Badejo received 2025 Nelson Mandela Distinguished Africanist Award, by the African Annual Conference at the University of Texas at Austin - a lifetime achievement award. The spirit of this award was reflected in a summation by Toyin Falola at Badejo's 70th birthday lecture in March 2025, when he was described “as a shining example of the quest to make the world a better place, by consistently churning out reflective ideas, thoughts and works on the democratic and developmental experiences of Africa ...” He also received recognition and commendation from the President of Nigeria, President Bola Ahmed Tinubu on the occasion of the same 70th Birthday Celebration. A statement signed by the Special Adviser to the President, Mr. Bayo Onanuga, affirmed Badejo's impactful career at the United Nations, the African Union, and academia. The Nigerian President applauded Badejo's contributions to the peace processes in Somalia, Liberia, Guinea-Bissau, and Sudan and his pivotal role in the Djibouti Initiative for peace in Somalia, which laid the foundation for national governance structures in Somalia after a decade of strife.

On the 2nd of November, 2025, Prof. Babafemi Badejo was decorated with the "Djibouti National Order of 27 June 1977" by the Prime Minister on behalf of the President. This state honor was bestowed for expert mediation and sustained support for Somali peace, specifically acknowledging the enduring impact of the Arta Peace Conference (2000) on Somalia's modern governance.

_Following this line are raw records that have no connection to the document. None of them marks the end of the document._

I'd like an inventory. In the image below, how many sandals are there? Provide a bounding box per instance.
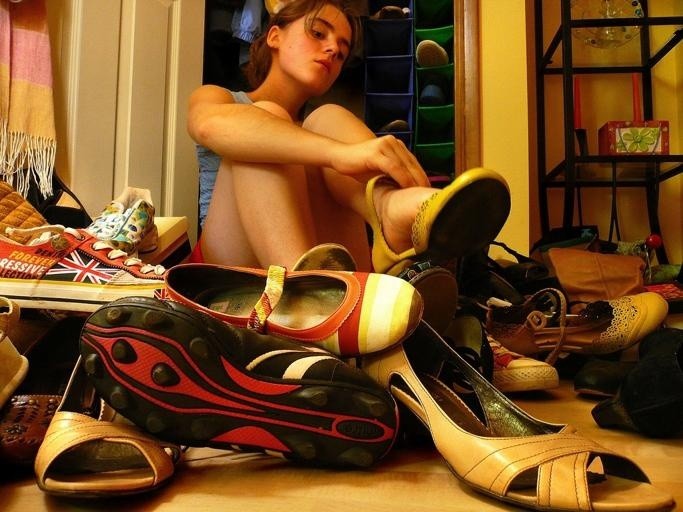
[379,120,408,131]
[1,167,683,511]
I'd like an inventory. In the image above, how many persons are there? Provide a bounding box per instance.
[183,0,511,275]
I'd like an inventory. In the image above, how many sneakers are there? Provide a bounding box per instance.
[416,40,449,67]
[421,85,444,106]
[379,6,404,19]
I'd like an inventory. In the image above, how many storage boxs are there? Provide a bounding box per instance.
[598,119,670,156]
[139,217,194,270]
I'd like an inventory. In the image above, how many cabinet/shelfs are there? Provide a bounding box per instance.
[364,1,457,178]
[535,0,683,266]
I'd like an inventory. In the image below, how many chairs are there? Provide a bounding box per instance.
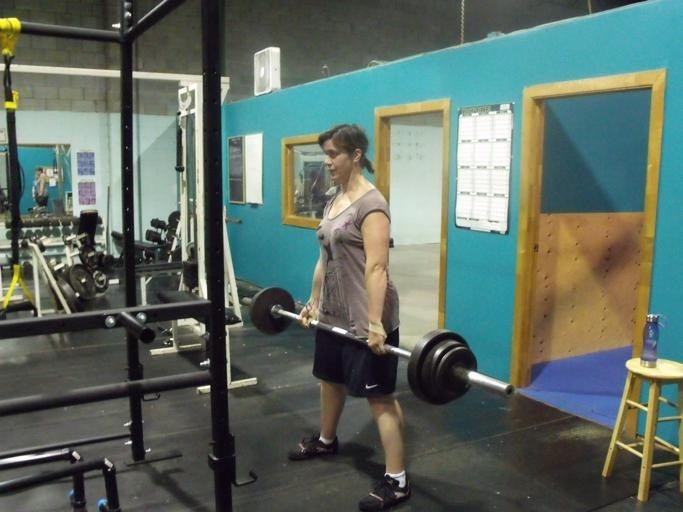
[287,432,339,459]
[359,474,412,511]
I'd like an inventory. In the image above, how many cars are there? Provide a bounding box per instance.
[640,313,659,369]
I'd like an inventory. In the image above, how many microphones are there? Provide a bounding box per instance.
[602,357,682,500]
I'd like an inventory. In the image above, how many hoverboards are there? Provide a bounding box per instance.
[242,287,514,404]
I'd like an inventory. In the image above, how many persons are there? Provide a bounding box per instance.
[286,124,411,512]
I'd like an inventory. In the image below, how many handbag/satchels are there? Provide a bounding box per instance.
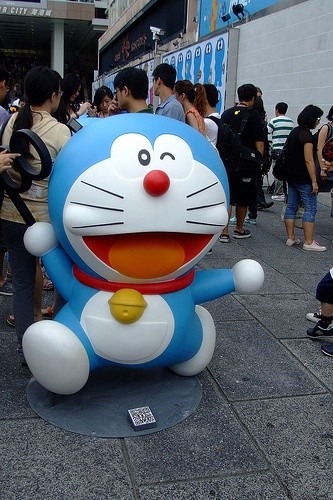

Badejo is a professor of Political Science and International Relations who has written over 50 academic publications. These include Books, Team Publications, Referred Articles, Monographs and Chapters in books, as well as other major research work in progress. These include books on Kenya, Nigeria and recently, on Somalia titled, "Somalia Just Before Al-Shabaab: Why Peace Was Elusive" referred to by David Stephen, former UN Representative of the Secretary-General for Somalia with the concurrence of Richard Sklar of UCLA, as “an indispensable source book for academics and for the international community”. His book on Kenya described by Ibrahim A. Gambari, former Under-Secretary-General for Political Affairs at the UN as “compulsory reading for those seeking to understand Kenyan (indeed African) politics with all their contradictions, challenges and possibilities.” Badejo gave the maiden Inaugural Lecture titled: “Interests”, at Chrisland University, Abeokuta, Nigeria. In addition, he has over 150 think pieces in major news outlets.